**SUPPLIED INFORMATION:**
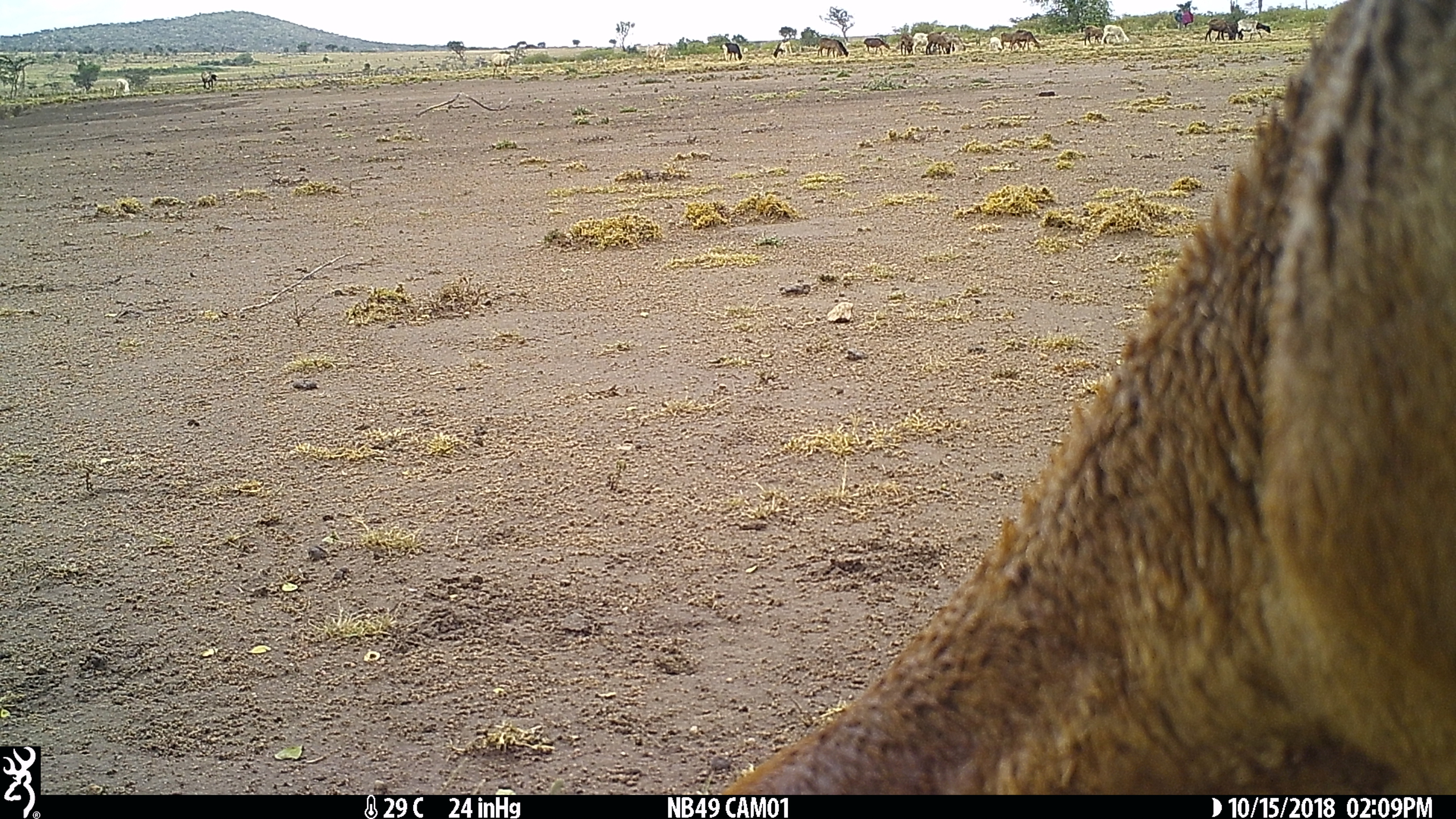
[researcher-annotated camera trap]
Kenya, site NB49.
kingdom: Animalia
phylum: Chordata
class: Mammalia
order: Artiodactyla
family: Bovidae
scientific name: Bovidae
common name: sheep or goat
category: shoat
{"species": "shoat (sheep or goat) (Bovidae)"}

**EXERCISE PROMPT:**
The aim is an exact repeat of the entire listing, stripped of pictures.

**OUTPUT OF THE TASK:**
[researcher-annotated camera trap]
Kenya, site NB49.
kingdom: Animalia
phylum: Chordata
class: Mammalia
order: Artiodactyla
family: Bovidae
scientific name: Bovidae
common name: sheep or goat
category: shoat
{"species": "shoat (sheep or goat) (Bovidae)"}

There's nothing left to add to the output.